Many collectors out there will tell you of the ‘rubber band round the thumb’ trick and may mention that you should man-up and grow a pair. This is not a working fix if you want to go on a mad session that lasts longer than 3 directional tweaks. Some may tell you that using araldite glue and the rubber feet off anything you have lying around the house will solve this quandary. This is the kind of response that I would acknowledge with murmured grunts, clicks and whistles (aka, Boris Johnson).
This is not the way Nintendo, this was supposed to be “hey, look at me. No loading times but still PSone-like complete 3 dimensional immersion!” . No, That’s not what that was. comparing the N64’s thumbstick to something resembling “complete 3 dimensional immersion” is like comparing the ‘pictures’ of grossly disproportionate phalluses I used to draw in ‘MS paint’ during art class to the paradisical daubings of Da Vinci (Dan Brown’s abhorrent “book/s” notwithstanding).
As some sort of concluding remark I would like to say gwgaagshhdhrhddjjjaaa but as that is not a word I will formulate a sentence: Nintendo took the tired old joystick format and made is great with the NES and the SNES after that. With their newer (Top selling) consoles they have made possibly the worse control designs in the history of… things, you hold in your hand… to… move… video games… something, something, something end.
As I work in the field of video game development I get to see the process that games undertake before they become saleable to the huddled masses. I understand that Video games are a huge undertaking and can take much longer than films to make. Now after ‘understanding’ what Dev teams have to go through let me tell you what gamers have to go through.

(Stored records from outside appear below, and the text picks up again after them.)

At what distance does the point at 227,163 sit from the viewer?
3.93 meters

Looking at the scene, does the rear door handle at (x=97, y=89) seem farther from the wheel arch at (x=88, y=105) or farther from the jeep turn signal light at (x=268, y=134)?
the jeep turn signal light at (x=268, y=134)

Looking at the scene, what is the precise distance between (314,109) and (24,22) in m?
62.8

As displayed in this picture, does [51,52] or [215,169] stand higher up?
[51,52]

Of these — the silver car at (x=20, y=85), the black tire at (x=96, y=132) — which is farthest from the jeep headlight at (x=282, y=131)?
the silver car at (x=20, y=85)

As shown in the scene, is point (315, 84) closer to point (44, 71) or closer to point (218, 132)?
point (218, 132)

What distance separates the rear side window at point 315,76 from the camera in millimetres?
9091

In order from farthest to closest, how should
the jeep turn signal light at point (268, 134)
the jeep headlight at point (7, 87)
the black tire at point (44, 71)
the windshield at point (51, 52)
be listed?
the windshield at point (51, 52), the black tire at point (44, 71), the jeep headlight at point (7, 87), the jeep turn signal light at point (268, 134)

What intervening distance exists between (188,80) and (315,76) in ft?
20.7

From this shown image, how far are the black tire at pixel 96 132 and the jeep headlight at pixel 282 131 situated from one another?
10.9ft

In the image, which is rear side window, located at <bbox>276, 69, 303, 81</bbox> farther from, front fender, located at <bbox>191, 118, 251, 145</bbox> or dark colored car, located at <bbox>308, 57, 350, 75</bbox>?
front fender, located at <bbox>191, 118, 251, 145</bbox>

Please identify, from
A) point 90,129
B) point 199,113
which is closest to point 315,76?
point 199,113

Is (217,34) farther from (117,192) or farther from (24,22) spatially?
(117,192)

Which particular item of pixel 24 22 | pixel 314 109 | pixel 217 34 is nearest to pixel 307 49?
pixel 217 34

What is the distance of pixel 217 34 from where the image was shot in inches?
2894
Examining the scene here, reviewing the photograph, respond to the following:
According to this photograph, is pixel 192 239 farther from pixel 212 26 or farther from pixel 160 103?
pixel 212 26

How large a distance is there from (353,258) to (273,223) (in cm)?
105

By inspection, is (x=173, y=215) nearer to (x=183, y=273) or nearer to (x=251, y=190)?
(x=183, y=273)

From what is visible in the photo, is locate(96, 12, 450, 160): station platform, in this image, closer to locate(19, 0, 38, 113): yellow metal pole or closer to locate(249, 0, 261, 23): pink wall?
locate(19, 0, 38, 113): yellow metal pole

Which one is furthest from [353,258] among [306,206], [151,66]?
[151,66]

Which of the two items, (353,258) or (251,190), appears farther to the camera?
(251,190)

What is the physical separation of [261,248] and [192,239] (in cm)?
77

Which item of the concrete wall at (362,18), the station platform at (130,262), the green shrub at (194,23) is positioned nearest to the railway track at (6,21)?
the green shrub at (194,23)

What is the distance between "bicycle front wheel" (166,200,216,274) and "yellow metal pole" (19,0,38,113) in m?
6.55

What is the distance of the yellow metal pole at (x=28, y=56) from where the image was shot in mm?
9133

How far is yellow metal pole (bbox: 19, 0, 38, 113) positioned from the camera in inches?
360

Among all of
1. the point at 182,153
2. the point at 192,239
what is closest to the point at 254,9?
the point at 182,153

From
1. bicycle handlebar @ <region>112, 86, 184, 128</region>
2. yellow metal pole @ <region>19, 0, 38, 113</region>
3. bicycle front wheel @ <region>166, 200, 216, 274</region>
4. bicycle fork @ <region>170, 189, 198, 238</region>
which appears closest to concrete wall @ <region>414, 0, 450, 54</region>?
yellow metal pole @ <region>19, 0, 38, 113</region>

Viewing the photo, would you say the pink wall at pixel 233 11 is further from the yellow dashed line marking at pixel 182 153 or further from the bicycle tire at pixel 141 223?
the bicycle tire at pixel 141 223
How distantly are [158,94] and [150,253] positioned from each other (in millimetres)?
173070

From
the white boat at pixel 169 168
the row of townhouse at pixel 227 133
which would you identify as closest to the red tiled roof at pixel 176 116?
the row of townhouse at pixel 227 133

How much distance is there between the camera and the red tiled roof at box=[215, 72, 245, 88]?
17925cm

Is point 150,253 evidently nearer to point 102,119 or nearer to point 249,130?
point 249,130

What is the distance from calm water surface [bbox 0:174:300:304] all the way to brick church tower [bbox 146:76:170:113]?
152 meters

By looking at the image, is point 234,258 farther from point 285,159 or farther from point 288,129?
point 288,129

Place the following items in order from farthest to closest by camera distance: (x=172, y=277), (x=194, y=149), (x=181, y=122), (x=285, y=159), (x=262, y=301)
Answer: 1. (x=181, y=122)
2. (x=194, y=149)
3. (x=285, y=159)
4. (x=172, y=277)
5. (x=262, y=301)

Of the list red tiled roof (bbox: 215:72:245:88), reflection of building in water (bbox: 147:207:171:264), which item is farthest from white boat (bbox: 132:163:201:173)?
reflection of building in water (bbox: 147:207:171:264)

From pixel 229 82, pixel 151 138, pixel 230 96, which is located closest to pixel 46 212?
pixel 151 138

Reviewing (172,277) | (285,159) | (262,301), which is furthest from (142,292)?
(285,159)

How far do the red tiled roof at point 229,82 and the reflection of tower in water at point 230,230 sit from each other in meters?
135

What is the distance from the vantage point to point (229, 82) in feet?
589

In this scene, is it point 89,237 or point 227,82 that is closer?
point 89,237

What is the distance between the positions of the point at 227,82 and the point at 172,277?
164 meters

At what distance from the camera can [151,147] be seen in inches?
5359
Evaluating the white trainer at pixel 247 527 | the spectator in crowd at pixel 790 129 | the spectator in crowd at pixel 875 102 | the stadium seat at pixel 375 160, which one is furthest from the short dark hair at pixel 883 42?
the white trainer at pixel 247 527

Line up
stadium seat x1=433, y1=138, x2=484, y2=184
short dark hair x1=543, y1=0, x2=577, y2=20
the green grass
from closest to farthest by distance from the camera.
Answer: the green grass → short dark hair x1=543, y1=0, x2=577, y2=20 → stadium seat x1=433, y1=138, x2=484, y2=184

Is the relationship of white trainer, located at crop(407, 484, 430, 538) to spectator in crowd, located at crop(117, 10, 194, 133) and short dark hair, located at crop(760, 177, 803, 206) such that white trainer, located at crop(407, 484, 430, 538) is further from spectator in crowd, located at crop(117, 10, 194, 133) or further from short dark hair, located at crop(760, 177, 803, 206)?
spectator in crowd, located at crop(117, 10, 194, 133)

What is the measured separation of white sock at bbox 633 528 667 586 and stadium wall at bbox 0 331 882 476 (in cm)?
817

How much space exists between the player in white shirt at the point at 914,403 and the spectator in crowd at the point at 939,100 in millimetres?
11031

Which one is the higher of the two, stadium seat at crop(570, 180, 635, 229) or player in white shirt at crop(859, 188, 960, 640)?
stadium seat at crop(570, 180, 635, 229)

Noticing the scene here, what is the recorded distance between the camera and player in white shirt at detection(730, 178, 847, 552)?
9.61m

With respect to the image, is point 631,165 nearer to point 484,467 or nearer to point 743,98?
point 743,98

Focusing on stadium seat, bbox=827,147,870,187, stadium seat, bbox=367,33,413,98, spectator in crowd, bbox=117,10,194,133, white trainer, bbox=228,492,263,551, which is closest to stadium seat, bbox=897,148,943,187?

This is the average game buying day for any modern gamer:
1. Finally decide what awesome new game I wish to spend my hard earned cash on
2. Overcome the fact that video games are a major purchase and this is the amount of money I will be parting with
3. Spend many hours on sellers website to get the best price (feel great when I find it for £3 less than other stores)
4. Proceed to shop. Deal with what seem to be retarded store clerks & scene kids trying to buy the latest puke green shirt with a skull on
5. Finally get home and turn on the console that I have decided to buy said game for
6. Play through 3 levels of the most bug filled piece of shit the earth has currently encountered all the while ringing off sound bites such as “Are you shitting me, you dirty little pidgin sniffer?”
7. 2 weeks later play the game again (after waiting for 30 mins for the patch to download) and realise that they have fixed but 30% of the filth that I can tell at first glance is broken worse than Julian Assange’s credit rating
Dear game designers,
We are fans of video games and despite most titles being completely broken on launch day we still enjoy your flavours of interactive entertainment but please, please, please for the love of Yoshimitsu STOP FUCKING THINGS UP! If it isn’t ready, it isn’t ready. We can deal with delays but what we cannot deal with for much longer is your absolute arse-clenchingly busted up code infecting our ‘Special me time’ We want to boom headshot, hadouken, handbrake, fly, jump not fall through the fucking floor unable to respawn or restart the level/checkpoint.